And with this the chorus of laughter resumed in his mind – a howl of unrestrained cruelty as his chest heaved with sorrow.
In every good lie there is always a kernel of truth. Even as he registered the lie the old man could not remove his internal gaze from the kernel of truth that made it such a brazen agony. What if he had only restrained himself that day? Might have things been different? Did he really fail as bad as it feels he did? Is he really nothing more than a walking piece of refuse who might be doing the world a favor by hurling himself off one of the towering cliffs rising around him? With a rinsing breath he finally resumed his ascent in the general direction of the bleating lamb.
“I could not live in palaces while my brothers were in chains!” He growled, “I would rather have died!”
The answer he received to this assertion was another chorus of cruel laughter.
“The old fool still thinks he did something heroic – forty years of dodging sheep dung and he still thinks himself a noble man!”
“Yes, do tell us about your vision, man of God – p-p-pleaase d-d-doooo!”
More laughter – and now the old man felt his dander rising as the taunts turned to a sensitive area for which there was no remedy. His hand tightened on the wooden staff until it became a white-knuckled fist as his pace quickened along the path. A speech impediment had made him a man of few words over the years, and as he considered this taunt knew that another kernel of truth had been hurled at his aching heart. The thought that he could have ever contributed to his people's freedom as impaired as he was had to be the greatest of all his many delusions. He was indeed a fool, rejected and cast aside – abandoned to live and die in this foreign land away from his people and estranged from his family. All the sins of his youth now effervesced before him – all the things he had ever done that he knew would be displeasing to Adonai before he finally turned to the one true God. Were the many sacrifices not enough to assuage his guilt? How much longer would he be condemned to wander the wilderness before God drew him into His good graces once more?
“You are rejected – God has already shown you what He thinks of you, fool!”

- **Assignment**: Extend the story of the old man climbing toward the bleating lamb, picking up right after the last taunt shown.

- **Extracted data**:
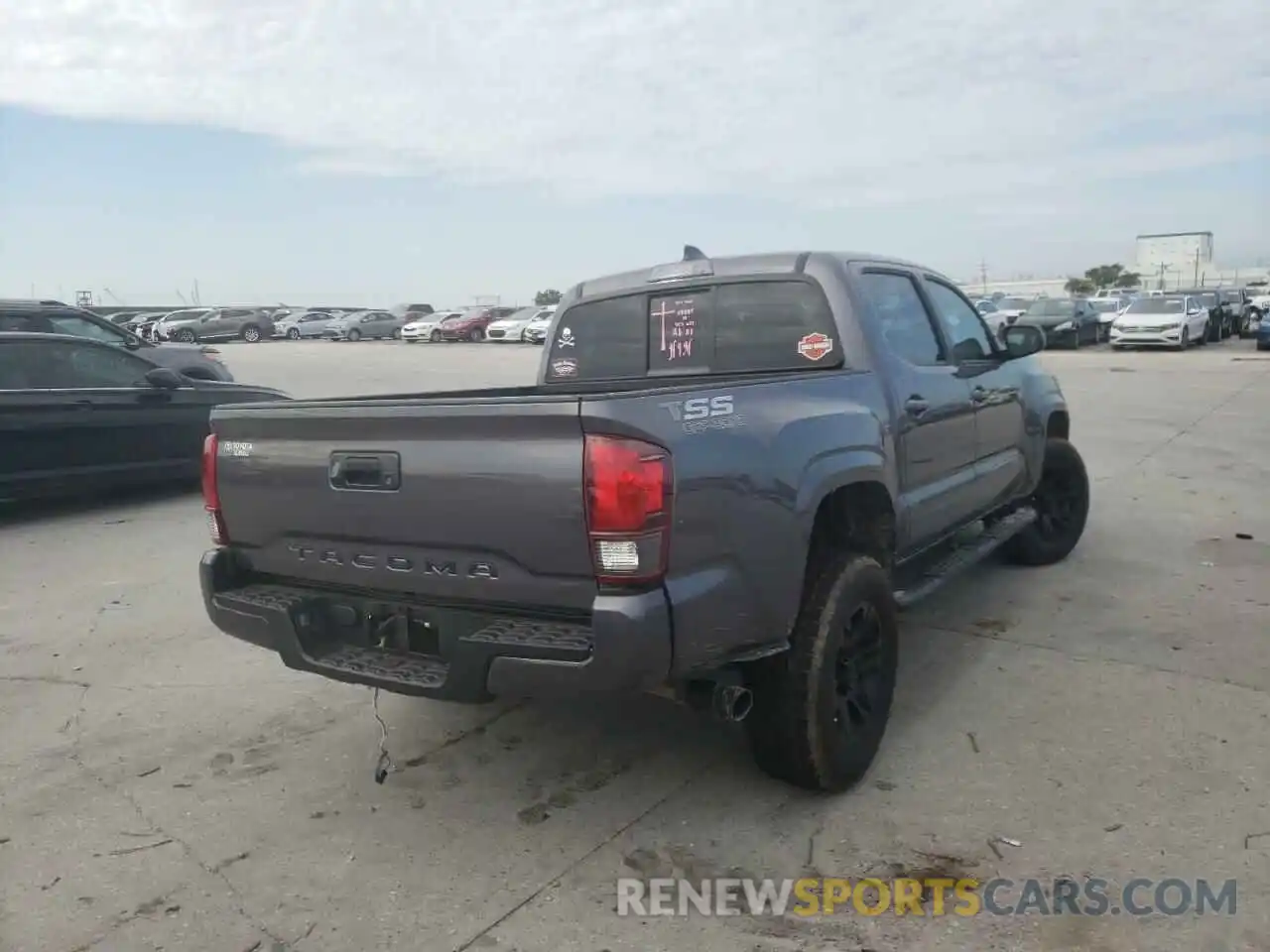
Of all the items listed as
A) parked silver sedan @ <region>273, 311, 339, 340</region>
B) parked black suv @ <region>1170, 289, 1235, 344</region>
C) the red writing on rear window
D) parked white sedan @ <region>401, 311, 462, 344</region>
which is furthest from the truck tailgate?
parked silver sedan @ <region>273, 311, 339, 340</region>

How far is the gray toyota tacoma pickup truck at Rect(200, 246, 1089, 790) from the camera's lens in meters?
2.80

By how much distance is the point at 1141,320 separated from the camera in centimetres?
A: 2856

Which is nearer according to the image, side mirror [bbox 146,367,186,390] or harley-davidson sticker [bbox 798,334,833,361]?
harley-davidson sticker [bbox 798,334,833,361]

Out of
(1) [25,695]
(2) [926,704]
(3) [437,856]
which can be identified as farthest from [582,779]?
(1) [25,695]

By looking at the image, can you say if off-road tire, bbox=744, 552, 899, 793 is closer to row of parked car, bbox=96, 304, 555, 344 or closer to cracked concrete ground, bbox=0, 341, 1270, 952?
cracked concrete ground, bbox=0, 341, 1270, 952

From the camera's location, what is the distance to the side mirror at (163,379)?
865 centimetres

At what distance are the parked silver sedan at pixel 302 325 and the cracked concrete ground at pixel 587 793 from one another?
44774 mm

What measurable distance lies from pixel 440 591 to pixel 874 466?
5.47ft

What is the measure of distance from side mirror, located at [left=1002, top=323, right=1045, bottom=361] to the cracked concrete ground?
4.50 feet

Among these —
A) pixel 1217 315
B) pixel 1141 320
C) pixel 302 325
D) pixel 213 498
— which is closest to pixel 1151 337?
pixel 1141 320

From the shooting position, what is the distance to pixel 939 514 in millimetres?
4551

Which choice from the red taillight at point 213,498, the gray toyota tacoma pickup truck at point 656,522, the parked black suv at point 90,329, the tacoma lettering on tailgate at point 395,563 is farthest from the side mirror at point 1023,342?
the parked black suv at point 90,329

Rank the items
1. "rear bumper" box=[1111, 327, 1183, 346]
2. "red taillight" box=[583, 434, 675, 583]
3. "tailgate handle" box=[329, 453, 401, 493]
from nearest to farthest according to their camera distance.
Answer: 1. "red taillight" box=[583, 434, 675, 583]
2. "tailgate handle" box=[329, 453, 401, 493]
3. "rear bumper" box=[1111, 327, 1183, 346]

- **Answer space**:
The old man tried to choke back another wave of tears. With a hand that was calloused by a lifetime of toil he brushed his cheeks and set his jaw to go on. The sun was now sinking into the mountains – a great red eye that foretold the coming of night and the certain loss of a lamb whose calls seemed to be nearing as his ascent wore on.
What on earth…?
He came to such an abrupt halt that the sweat-slicked hand with which he was clutching the staff slid several inches down its gnarled shaft. The old man stood weak-kneed and gape-mouthed, staring in wonder at an anomaly that had suddenly come into view on the side of the path.
What at first glace seemed like a simple brush fire was now turning him cold with numinous awe as the strangeness of the phenomena bowled him over. Several paces to his right stood a tall bush that was little more than brush – an amalgamation of wispy branches that should have lasted no more than a few seconds in the snare of such flame. Yet there it burned – its branches consumed with fire and yet green with foliage as the flames raged against the swirling winds that rose to lap at it. Overcome with wonder, all thoughts of the bleating lamb instantly fled his mind, and even the antagonist's ghastly horde seemed to have taken its leave. He knew in an instant – even before a booming baritone voice called him to a halt and bid him remove his sandals…
…everything is changed.
Have you ever wondered if God is done with you? Consider this man the next time you write yourself off as a failure – this 80-year-old shepherd of his father-in-law’s flocks, wasting away in the wilderness with nothing but disillusionment and heartache ringing in his ears. He lived for decades with the terrible knowledge that his loved ones in Egypt were being brutally oppressed as they awaited a deliverance that seemed like it would never come.